= Shlomo Porter =

American rabbi

Rabbi Shlomo Porter was the executive director of the Etz Chaim Center for Jewish Learning. He was a past president of AJOP (Association for Jewish Outreach Professionals), and also served as an AJOP trustee since its founding in 1985. Until his death in 2025 Rabbi Porter resided with his wife Shoshana (Ungar) Porter in Baltimore, Maryland.

==Biography==
Rabbi Porter was originally from Milwaukee, Wisconsin, where he was raised by his parents who began their life anew in America after spending World War II in the Jewish-Russian partisan movement.

Rabbi Porter's parents, together with his mentors, Rabbi Michel and Rebbetzin Feige Twerski, had a profound influence on his life and encouraged him to attend Beis Medrash L'Torah, a yeshiva high school in Skokie, Illinois. Afterwards, Rabbi Porter spent thirteen years at the Ner Israel Rabbinical College in Baltimore, and then going on to Loyola College to receive his master's degree in counseling.

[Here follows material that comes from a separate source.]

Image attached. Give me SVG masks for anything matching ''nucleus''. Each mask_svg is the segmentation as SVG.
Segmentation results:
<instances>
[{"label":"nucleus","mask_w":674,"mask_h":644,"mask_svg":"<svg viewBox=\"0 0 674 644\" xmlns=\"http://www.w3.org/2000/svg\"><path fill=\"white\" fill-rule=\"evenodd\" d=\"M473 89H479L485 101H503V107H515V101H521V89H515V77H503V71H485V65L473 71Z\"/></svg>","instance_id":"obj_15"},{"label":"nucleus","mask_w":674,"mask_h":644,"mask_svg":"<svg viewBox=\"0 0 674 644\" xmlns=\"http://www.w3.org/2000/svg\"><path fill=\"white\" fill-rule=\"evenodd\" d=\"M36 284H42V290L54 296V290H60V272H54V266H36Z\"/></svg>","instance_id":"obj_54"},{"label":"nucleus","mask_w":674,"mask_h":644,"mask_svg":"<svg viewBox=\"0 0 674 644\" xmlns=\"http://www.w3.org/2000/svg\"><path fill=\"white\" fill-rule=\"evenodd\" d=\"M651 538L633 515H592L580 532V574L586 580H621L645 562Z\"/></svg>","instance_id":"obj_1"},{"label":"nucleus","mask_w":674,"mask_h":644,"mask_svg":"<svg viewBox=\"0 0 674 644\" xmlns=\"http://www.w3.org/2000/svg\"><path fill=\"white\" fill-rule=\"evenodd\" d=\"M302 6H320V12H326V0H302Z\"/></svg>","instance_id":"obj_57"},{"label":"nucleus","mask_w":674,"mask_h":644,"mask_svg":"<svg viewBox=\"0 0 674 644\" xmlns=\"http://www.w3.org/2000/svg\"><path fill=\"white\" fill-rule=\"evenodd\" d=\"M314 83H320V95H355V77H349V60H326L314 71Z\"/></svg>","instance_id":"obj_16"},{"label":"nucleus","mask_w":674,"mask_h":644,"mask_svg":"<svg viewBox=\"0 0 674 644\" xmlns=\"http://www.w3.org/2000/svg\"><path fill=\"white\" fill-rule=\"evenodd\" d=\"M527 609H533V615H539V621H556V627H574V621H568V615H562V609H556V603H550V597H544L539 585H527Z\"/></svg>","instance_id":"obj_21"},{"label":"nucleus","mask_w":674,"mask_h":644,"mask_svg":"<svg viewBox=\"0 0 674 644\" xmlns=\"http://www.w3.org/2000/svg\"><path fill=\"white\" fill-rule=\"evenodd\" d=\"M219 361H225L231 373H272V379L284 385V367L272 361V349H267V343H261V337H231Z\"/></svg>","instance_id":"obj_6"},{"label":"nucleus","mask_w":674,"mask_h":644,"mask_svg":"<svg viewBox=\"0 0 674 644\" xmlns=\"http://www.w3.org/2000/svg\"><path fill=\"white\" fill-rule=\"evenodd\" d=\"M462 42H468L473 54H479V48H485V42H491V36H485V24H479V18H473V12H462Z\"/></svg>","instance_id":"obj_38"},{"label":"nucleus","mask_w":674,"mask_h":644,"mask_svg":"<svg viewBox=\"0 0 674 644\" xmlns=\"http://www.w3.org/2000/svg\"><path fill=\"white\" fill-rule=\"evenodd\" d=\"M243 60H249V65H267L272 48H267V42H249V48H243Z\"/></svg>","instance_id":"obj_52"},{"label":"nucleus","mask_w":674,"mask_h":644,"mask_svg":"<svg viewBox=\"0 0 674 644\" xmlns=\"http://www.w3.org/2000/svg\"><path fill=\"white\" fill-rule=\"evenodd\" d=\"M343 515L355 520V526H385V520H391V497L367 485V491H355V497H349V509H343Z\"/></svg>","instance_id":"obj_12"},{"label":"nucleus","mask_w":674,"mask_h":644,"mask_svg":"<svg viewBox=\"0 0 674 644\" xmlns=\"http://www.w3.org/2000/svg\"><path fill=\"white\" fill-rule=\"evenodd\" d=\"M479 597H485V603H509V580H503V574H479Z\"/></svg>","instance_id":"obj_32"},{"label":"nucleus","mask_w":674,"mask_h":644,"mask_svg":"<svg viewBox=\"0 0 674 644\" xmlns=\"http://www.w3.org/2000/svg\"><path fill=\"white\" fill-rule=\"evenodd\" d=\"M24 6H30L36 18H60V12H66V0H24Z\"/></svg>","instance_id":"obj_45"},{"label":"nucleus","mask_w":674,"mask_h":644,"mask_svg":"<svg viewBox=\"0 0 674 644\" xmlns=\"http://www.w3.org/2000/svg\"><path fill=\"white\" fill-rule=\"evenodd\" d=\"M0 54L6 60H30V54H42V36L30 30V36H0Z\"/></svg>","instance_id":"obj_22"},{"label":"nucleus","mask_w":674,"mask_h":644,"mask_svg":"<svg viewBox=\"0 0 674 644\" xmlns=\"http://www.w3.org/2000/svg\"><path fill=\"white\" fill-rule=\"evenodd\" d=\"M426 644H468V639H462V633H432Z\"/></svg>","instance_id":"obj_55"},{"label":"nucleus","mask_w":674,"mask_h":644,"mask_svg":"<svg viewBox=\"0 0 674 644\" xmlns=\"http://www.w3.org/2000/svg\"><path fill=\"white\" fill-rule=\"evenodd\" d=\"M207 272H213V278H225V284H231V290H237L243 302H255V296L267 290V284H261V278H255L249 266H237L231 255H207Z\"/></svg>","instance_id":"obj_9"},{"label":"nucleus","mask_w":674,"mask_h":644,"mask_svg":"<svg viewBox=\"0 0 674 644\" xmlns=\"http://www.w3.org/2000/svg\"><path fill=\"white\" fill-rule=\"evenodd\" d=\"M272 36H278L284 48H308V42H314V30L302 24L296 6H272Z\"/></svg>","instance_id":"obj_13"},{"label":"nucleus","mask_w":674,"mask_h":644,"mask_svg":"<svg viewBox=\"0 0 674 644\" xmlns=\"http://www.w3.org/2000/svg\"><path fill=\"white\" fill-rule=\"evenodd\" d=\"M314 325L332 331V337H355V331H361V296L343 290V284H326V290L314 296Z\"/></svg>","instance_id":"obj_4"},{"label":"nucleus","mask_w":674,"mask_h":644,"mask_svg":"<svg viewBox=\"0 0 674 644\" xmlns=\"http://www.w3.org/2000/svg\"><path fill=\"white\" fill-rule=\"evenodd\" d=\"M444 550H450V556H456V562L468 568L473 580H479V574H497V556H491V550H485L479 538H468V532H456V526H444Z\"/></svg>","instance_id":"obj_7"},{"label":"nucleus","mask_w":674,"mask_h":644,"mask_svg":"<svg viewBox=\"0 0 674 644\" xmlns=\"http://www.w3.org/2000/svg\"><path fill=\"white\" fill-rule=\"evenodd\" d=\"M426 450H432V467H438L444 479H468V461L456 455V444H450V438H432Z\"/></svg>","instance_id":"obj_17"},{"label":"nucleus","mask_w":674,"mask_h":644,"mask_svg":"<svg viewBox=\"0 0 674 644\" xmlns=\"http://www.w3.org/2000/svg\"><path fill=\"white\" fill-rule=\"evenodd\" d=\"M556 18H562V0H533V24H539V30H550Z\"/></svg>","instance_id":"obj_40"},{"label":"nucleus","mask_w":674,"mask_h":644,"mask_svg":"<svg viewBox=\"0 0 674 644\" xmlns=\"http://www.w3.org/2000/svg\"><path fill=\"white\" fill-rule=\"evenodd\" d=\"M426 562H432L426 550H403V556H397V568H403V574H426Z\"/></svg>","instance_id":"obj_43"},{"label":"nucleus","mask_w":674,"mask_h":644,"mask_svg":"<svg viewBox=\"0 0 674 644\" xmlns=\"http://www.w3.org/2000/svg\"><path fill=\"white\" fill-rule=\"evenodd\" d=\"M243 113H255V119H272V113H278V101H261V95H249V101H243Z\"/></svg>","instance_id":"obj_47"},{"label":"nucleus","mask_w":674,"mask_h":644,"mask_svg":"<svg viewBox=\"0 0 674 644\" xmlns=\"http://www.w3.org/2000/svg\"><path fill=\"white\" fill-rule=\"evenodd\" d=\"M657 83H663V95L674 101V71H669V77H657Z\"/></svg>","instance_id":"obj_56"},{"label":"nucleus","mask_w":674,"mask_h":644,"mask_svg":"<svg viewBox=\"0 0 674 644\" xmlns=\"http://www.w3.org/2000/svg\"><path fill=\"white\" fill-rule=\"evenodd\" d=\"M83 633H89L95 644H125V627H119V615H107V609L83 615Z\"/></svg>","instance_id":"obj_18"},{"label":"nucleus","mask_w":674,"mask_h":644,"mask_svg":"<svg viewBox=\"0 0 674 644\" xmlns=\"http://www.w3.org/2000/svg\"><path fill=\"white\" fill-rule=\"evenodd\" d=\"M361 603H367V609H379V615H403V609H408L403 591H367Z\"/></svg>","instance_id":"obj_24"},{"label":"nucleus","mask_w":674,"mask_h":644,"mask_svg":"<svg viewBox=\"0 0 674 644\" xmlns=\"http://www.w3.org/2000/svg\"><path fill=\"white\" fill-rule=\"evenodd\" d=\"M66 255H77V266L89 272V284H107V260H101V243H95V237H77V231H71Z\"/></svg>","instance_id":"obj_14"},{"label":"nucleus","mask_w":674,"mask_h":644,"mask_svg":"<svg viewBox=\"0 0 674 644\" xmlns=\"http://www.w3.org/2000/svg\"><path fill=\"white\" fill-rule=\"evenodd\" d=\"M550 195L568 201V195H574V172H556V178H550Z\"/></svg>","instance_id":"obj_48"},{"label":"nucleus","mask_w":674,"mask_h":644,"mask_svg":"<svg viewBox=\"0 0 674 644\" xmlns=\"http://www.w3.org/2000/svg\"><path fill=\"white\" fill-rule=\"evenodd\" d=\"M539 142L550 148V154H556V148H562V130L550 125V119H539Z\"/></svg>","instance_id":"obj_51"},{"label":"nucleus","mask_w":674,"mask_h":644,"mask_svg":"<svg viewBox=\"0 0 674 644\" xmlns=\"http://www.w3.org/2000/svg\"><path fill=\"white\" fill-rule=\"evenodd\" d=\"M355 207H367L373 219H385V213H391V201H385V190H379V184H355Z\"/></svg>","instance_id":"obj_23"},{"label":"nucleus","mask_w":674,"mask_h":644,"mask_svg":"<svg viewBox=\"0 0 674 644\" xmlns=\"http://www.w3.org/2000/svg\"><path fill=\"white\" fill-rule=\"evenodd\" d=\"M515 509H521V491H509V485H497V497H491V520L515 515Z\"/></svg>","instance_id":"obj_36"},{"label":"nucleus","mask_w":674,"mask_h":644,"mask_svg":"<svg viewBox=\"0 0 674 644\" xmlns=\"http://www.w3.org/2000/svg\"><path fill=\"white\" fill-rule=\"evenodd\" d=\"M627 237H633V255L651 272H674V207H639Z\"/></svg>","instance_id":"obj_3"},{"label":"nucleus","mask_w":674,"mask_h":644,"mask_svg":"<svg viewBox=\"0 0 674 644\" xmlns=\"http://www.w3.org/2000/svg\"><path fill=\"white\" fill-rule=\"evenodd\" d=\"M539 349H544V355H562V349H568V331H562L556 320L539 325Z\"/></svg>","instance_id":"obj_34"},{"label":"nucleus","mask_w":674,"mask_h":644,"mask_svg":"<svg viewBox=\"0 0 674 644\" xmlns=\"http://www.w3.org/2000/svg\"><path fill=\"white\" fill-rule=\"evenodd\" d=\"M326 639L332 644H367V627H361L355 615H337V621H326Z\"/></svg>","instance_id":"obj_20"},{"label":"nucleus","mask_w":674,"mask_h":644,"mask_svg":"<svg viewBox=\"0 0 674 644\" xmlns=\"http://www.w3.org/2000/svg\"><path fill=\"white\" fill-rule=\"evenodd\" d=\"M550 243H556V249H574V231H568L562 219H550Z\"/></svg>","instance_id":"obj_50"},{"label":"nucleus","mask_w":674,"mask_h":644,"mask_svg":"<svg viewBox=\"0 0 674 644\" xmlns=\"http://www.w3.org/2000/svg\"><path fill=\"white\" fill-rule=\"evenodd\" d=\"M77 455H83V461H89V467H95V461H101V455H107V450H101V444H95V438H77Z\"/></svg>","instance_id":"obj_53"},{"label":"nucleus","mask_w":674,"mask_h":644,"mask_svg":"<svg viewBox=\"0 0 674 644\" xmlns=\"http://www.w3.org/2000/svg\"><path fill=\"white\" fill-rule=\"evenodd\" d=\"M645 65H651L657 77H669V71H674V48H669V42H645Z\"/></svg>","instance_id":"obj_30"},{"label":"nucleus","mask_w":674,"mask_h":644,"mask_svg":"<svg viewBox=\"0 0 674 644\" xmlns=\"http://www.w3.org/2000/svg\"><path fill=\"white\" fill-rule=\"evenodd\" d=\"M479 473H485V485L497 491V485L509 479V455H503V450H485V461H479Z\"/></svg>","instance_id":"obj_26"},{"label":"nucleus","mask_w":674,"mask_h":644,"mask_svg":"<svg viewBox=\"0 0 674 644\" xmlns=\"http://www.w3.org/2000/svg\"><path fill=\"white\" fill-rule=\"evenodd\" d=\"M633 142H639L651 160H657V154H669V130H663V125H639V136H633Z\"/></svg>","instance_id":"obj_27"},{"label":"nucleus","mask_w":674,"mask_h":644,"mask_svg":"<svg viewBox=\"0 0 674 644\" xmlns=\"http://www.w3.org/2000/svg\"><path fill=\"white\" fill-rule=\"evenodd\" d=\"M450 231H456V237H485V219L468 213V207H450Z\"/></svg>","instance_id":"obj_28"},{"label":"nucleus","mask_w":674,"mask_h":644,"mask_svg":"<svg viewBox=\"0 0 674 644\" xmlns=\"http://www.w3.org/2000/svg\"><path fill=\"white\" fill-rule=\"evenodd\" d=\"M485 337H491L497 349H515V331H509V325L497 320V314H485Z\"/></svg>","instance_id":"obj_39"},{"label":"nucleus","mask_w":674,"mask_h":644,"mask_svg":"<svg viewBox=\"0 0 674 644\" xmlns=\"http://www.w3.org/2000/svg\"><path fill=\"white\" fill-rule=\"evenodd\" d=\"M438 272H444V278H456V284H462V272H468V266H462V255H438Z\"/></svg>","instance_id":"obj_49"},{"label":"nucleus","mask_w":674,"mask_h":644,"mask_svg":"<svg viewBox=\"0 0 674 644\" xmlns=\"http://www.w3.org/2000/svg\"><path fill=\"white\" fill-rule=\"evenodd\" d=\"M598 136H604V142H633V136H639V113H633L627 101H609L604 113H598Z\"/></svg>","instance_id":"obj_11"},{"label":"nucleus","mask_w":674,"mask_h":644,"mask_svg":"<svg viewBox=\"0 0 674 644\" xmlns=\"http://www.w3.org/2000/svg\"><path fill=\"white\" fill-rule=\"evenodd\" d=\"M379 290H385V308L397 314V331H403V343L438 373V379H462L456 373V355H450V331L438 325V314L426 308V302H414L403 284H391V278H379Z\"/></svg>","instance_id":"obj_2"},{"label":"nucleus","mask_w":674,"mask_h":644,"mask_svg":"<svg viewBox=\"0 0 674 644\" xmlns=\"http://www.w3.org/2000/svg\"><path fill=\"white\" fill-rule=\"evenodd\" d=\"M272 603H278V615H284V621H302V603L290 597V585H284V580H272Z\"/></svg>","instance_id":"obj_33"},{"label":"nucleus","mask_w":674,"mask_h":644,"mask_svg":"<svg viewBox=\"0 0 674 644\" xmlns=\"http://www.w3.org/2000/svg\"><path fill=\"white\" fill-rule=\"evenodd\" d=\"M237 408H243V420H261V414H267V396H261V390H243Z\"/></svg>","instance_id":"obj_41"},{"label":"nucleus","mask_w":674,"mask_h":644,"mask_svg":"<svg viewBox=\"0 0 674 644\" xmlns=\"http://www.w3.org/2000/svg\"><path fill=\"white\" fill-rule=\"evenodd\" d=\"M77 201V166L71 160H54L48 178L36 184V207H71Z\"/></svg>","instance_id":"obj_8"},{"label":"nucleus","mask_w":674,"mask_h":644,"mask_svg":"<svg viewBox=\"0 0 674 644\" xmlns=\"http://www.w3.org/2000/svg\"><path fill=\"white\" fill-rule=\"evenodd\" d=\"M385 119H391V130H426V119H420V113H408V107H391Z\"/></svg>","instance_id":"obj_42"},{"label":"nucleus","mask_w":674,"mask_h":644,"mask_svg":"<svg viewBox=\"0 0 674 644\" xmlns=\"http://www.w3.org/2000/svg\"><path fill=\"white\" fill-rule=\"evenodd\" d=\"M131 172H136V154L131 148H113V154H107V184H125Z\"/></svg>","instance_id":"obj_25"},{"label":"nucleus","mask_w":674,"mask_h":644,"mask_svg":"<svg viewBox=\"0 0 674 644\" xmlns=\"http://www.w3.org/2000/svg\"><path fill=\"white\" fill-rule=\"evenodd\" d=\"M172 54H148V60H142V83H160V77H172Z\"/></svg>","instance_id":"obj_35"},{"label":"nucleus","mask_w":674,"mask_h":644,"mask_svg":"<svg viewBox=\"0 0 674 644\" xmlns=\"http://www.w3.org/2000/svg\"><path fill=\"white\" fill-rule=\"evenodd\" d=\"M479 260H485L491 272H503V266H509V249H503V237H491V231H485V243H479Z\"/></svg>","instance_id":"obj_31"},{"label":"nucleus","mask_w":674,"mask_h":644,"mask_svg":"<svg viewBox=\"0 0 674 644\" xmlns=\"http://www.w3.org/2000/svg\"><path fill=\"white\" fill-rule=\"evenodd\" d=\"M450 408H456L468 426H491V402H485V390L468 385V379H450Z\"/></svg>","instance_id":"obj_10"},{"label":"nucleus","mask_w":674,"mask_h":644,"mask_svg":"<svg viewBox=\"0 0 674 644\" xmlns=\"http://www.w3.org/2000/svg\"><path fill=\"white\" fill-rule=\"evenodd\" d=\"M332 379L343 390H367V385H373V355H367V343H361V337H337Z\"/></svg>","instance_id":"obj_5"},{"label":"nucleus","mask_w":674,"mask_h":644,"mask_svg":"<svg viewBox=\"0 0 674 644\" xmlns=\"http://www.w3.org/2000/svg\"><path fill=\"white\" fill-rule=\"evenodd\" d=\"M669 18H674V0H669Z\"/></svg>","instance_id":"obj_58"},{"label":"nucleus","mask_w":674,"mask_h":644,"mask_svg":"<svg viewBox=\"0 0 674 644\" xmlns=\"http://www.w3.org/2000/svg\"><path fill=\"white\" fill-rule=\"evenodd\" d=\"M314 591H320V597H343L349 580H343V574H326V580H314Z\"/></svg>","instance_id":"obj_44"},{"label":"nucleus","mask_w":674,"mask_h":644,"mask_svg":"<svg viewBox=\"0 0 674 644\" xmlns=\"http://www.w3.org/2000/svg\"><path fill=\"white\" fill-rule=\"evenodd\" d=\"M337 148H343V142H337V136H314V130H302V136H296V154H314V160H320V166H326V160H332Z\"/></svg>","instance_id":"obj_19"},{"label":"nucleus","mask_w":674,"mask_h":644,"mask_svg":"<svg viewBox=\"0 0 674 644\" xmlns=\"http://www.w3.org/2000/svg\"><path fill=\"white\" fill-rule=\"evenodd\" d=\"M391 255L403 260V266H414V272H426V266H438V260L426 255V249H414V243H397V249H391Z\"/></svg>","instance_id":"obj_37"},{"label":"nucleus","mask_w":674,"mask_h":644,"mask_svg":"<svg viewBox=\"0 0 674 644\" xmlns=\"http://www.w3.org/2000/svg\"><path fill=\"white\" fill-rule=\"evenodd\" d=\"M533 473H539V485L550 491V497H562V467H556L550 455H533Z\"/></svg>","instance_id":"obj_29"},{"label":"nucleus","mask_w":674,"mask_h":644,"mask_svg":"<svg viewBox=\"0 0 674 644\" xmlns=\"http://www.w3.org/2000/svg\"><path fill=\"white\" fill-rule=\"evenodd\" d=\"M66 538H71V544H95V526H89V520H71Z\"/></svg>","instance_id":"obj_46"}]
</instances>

From 1974 to 1977, Rabbi Porter organized SEED (Summer Educational and Enrichment Development) programs in Milwaukee. The Porter family moved to Santa Clara, California, so that Rabbi Porter could teach and administer Yeshiva and Medrasha Kerem (a high school for young men and women that combined outreach and Torah learning). In 1981, Rabbi Porter moved back to Baltimore to expand and direct the Etz Chaim Center of Jewish Studies, a multi-level program of outreach and adult learning which has reached over 10,000 Jews of every affiliation. Over the years The Etz Chaim Center of Jewish Learning has grown and presently has a Russian division, a college outreach program, advanced women's program, two centers in Baltimore, and two branches in Washington and Philadelphia.

Rabbi Porter died on November 15, 2025.